**RECORDS SHOWN**
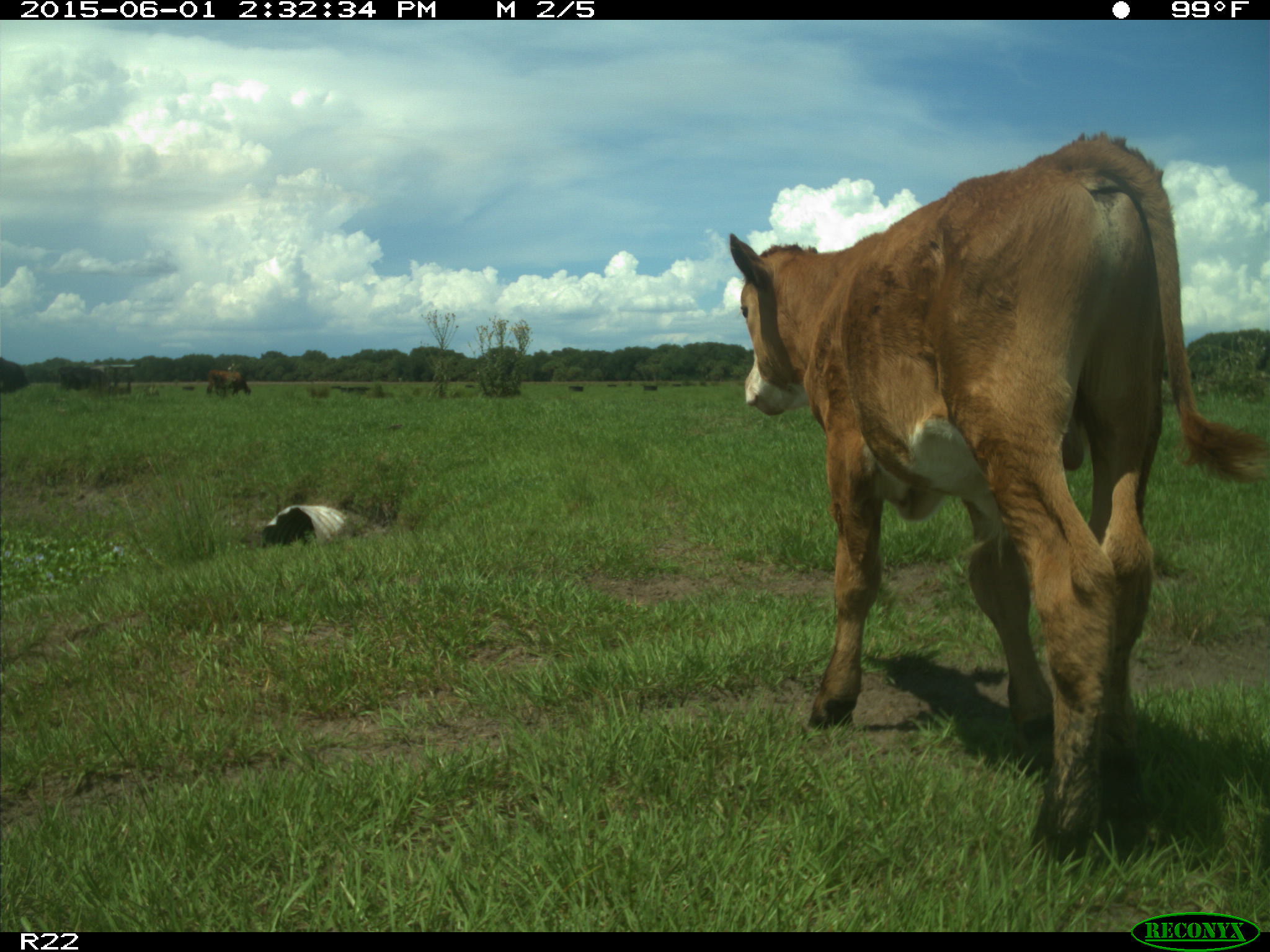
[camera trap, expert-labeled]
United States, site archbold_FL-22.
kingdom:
...
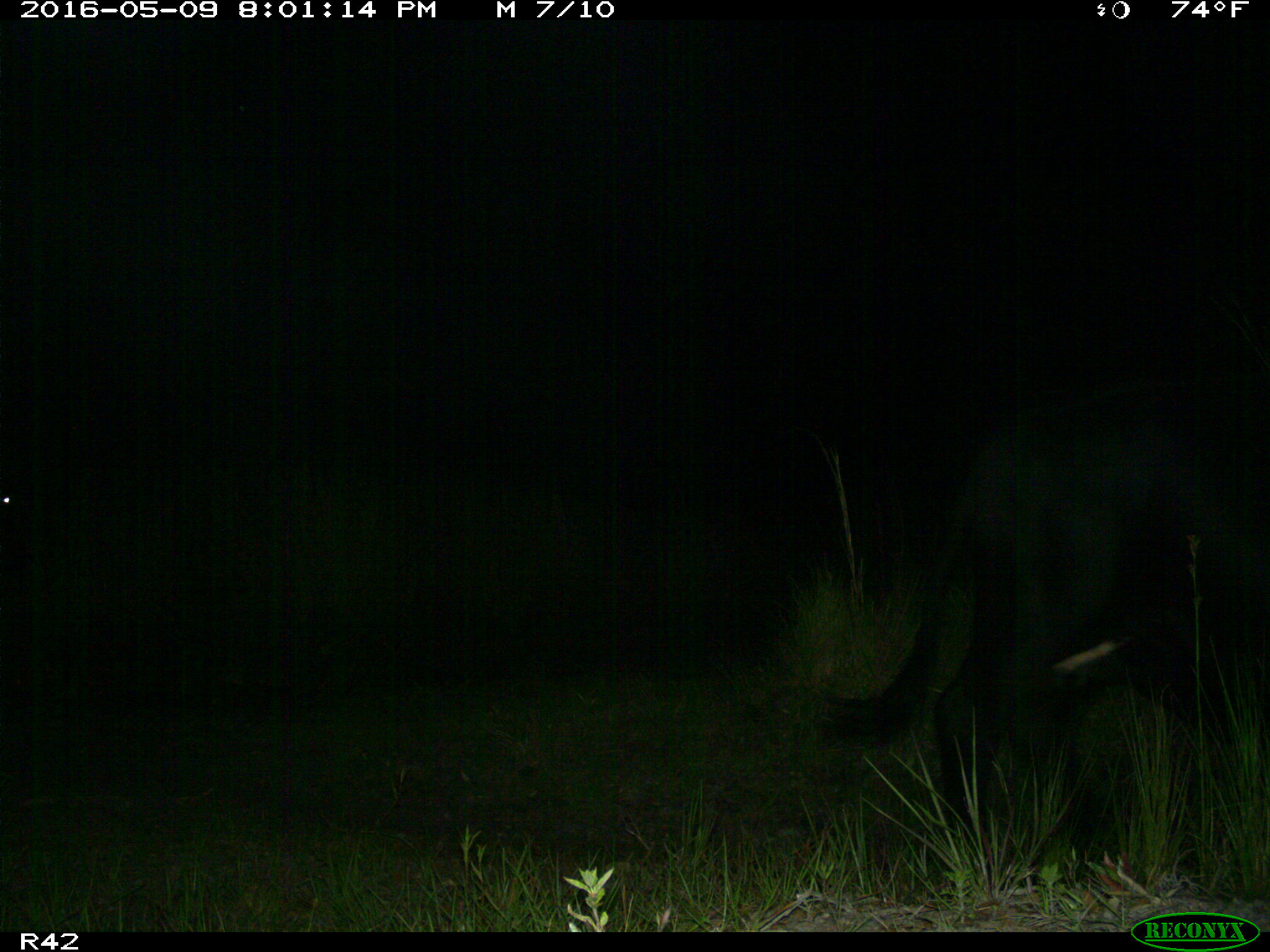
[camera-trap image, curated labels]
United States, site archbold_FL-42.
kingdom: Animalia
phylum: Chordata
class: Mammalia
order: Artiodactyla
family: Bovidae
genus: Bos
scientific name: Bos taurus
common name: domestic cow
...
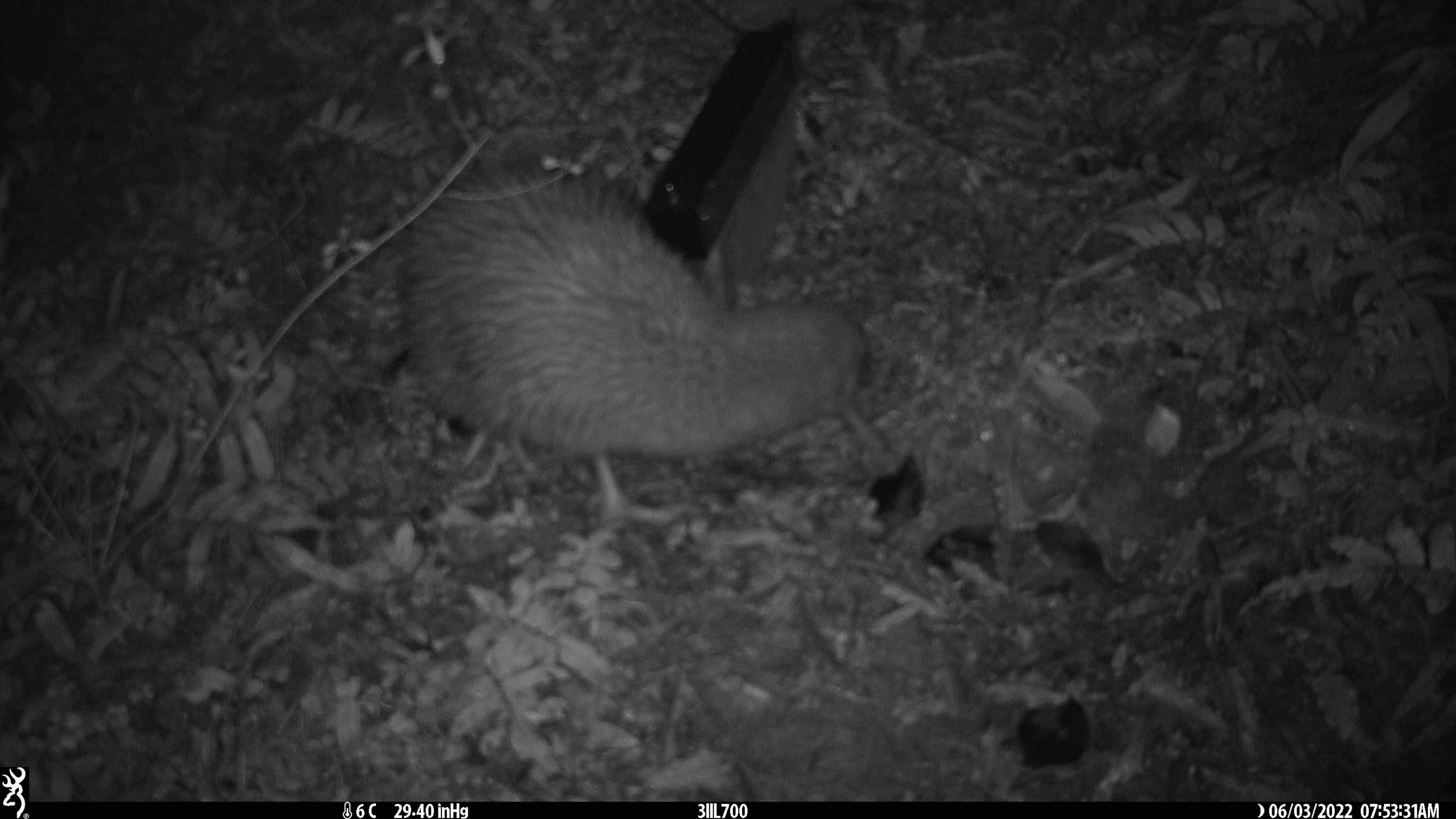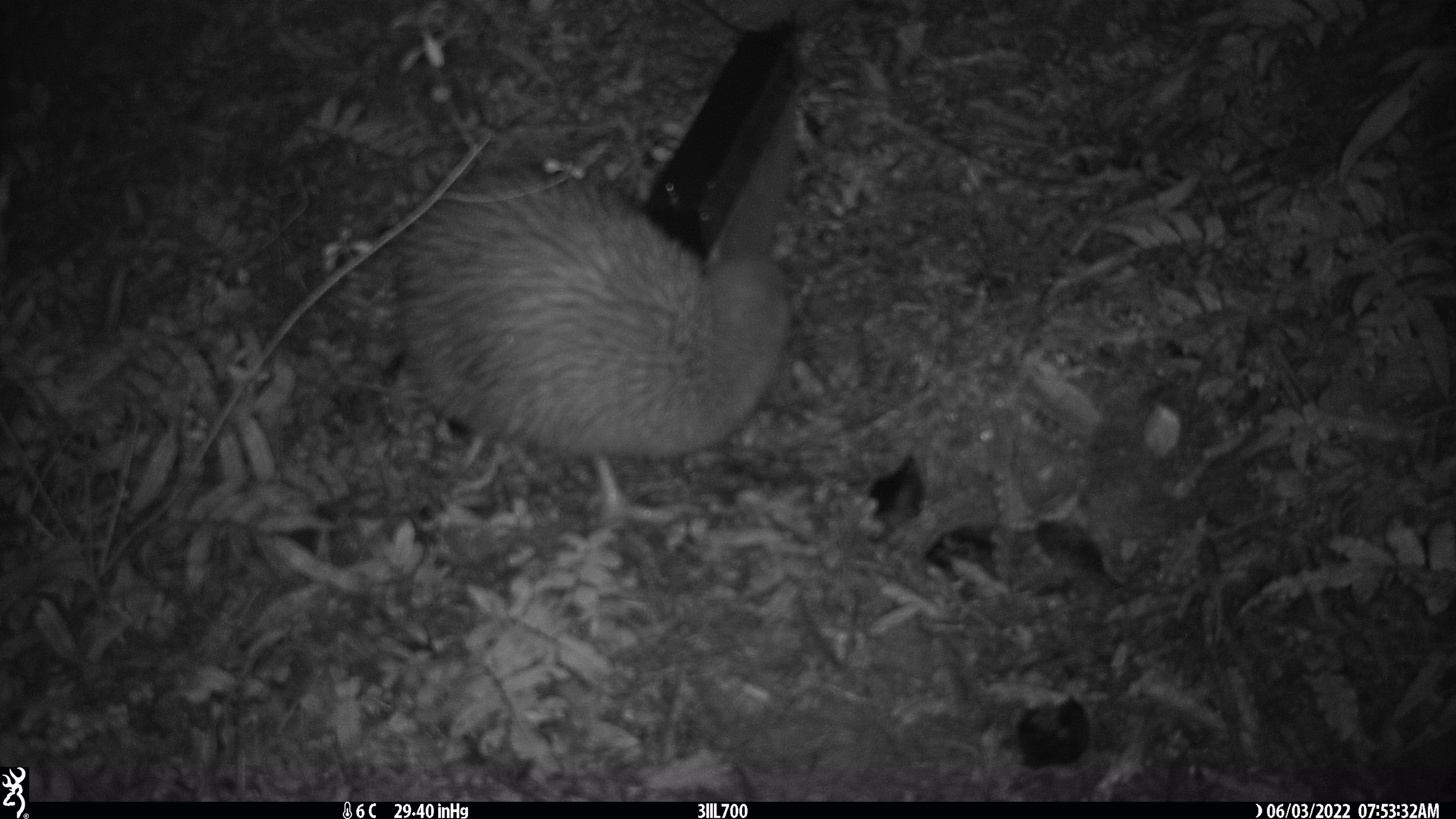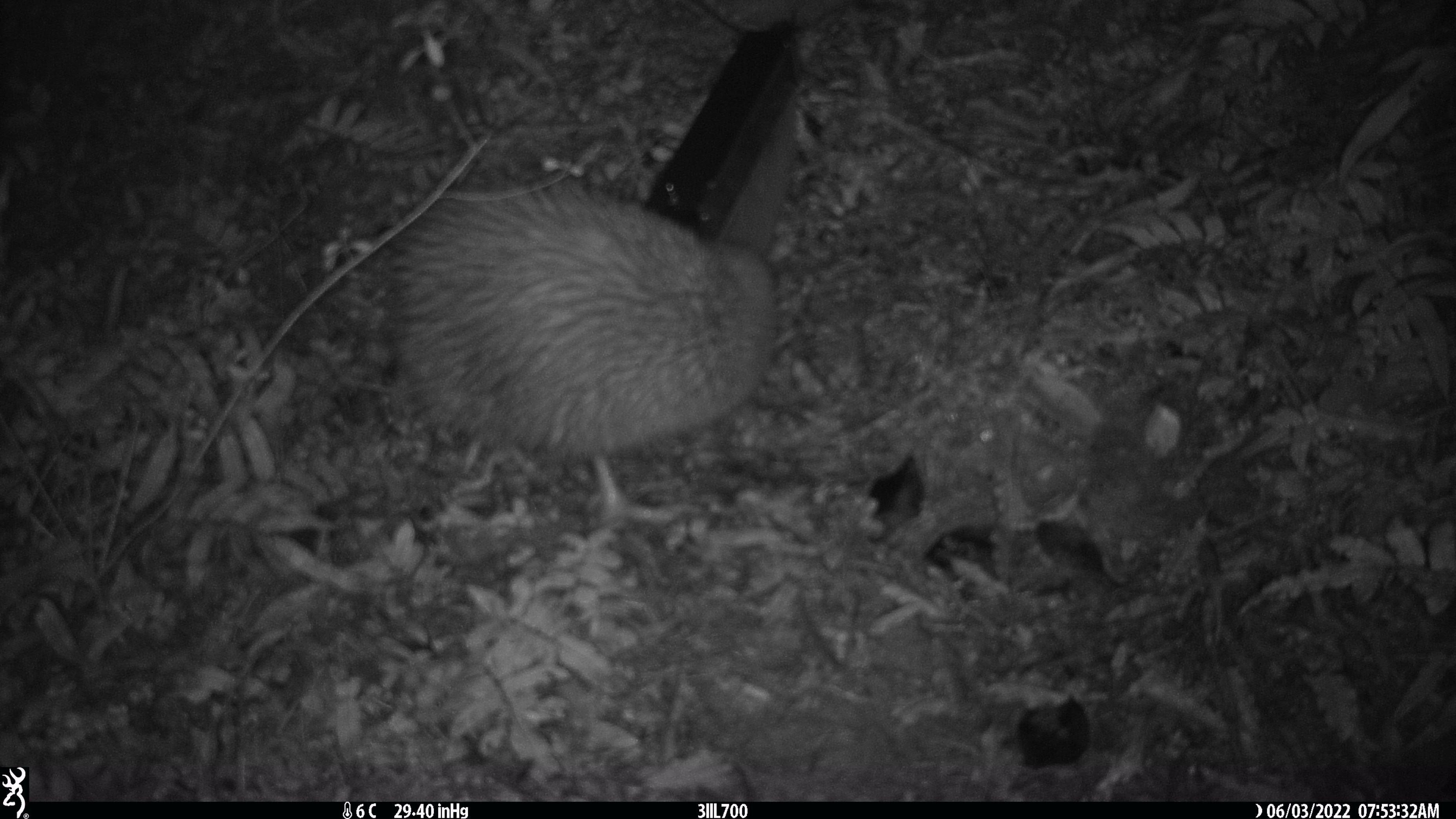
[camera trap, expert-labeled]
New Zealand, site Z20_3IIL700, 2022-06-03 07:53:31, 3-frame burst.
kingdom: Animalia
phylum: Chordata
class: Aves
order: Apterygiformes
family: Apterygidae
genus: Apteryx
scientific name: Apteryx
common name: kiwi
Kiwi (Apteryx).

**DIRECTIONS**
From the entries, copy every line in which the string "site" can be found.

**OUTPUT OF THE EXERCISE**
United States, site archbold_FL-22.
United States, site archbold_FL-42.
New Zealand, site Z20_3IIL700, 2022-06-03 07:53:31, 3-frame burst.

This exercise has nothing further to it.